* **Stated exercise**
Extract every one of the lines below verbatim, and omit the pictures from your output.

[Items stored from a collection]
++++++

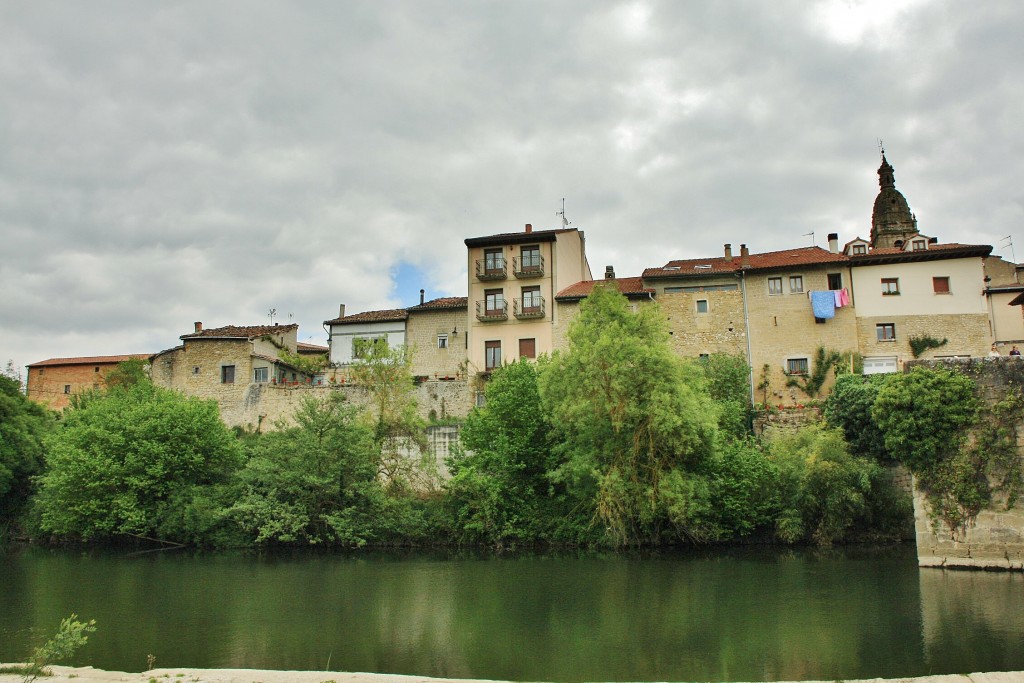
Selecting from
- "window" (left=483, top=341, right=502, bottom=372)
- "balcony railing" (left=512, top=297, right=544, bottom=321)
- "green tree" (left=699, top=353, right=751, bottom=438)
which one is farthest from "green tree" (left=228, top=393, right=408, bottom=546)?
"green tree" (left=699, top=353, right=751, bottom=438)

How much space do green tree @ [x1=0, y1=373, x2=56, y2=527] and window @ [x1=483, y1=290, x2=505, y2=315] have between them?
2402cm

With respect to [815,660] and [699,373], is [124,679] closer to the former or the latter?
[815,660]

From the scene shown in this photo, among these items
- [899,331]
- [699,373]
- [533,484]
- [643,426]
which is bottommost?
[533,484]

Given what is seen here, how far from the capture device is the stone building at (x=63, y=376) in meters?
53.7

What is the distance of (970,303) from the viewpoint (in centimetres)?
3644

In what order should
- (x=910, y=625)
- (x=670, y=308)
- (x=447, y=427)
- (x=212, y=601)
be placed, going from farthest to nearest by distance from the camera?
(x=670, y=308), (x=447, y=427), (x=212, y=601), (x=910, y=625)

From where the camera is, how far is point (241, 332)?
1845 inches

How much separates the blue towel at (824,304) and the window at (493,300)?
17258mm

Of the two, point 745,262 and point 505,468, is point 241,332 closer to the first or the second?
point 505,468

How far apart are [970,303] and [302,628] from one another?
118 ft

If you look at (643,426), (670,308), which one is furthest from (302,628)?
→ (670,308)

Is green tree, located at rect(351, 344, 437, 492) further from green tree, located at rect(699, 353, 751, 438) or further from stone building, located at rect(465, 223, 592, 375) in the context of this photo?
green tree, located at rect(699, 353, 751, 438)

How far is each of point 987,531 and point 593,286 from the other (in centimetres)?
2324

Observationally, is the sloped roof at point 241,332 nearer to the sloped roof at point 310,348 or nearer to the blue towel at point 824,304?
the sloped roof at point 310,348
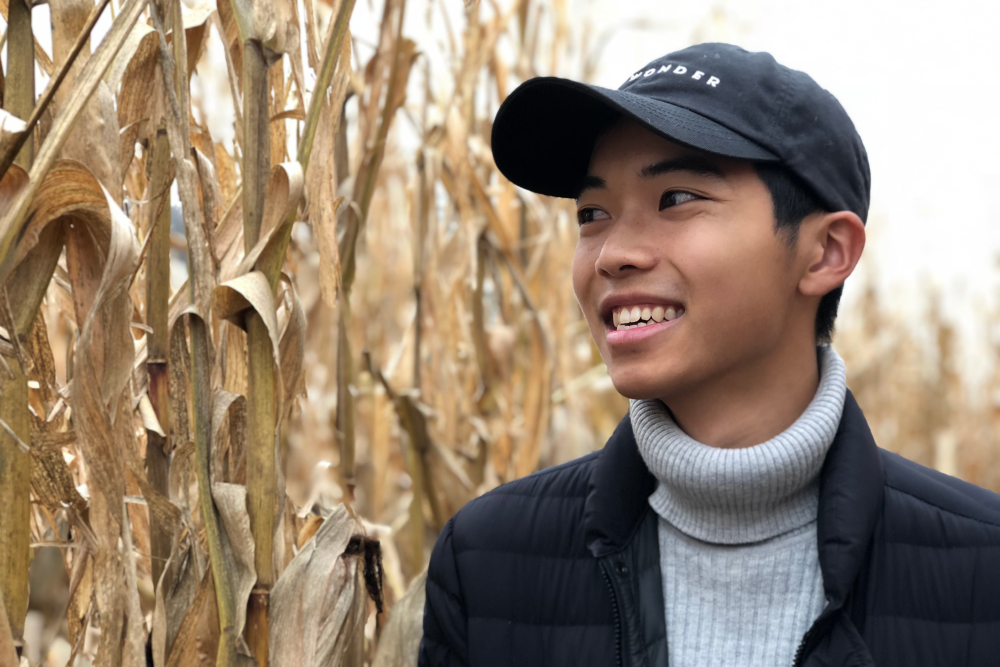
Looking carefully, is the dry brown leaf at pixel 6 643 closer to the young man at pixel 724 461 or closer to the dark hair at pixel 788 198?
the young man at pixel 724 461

++++++

* **Final answer**
Selecting from
- "window" (left=483, top=341, right=502, bottom=372)
- "balcony railing" (left=512, top=297, right=544, bottom=321)
- "green tree" (left=699, top=353, right=751, bottom=438)
which one is farthest from "green tree" (left=228, top=393, right=408, bottom=546)?
"green tree" (left=699, top=353, right=751, bottom=438)

How much space do green tree @ [x1=0, y1=373, x2=56, y2=527] and window @ [x1=483, y1=290, x2=505, y2=315] have between them?
2402cm

With respect to [815,660] and [699,373], is [124,679] closer to the former or the latter?
[815,660]

From the scene shown in this photo, among these items
- [899,331]
- [699,373]
- [533,484]
- [643,426]
which is bottommost?
[533,484]

Given what is seen here, how far from the capture device is the stone building at (x=63, y=376) in meters?
53.7

What is the distance of (970,303) from the viewpoint (in centimetres)?
3644

In what order should
- (x=910, y=625)
- (x=670, y=308)
- (x=447, y=427)
- (x=212, y=601)
be placed, going from farthest to nearest by distance from the camera?
(x=670, y=308), (x=447, y=427), (x=212, y=601), (x=910, y=625)

From where the camera is, how far is point (241, 332)?
1845 inches

How much separates the blue towel at (824,304) and the window at (493,300)?
17258mm

Of the two, point 745,262 and point 505,468, is point 241,332 closer to the first or the second?
point 505,468

How far apart are [970,303] and [302,628] from one another?
118 ft

If you look at (643,426), (670,308), which one is furthest from (302,628)?
→ (670,308)

Is green tree, located at rect(351, 344, 437, 492) further from green tree, located at rect(699, 353, 751, 438) or further from stone building, located at rect(465, 223, 592, 375) in the context of this photo?
green tree, located at rect(699, 353, 751, 438)

How far is each of point 987,531 and point 593,286 from the other (in centimetres)?
2324

Observationally, is the sloped roof at point 241,332 nearer to the sloped roof at point 310,348 or nearer to the blue towel at point 824,304?
the sloped roof at point 310,348
Looking carefully, is the dry brown leaf at pixel 6 643 closer to the young man at pixel 724 461 or closer to the dark hair at pixel 788 198?
the young man at pixel 724 461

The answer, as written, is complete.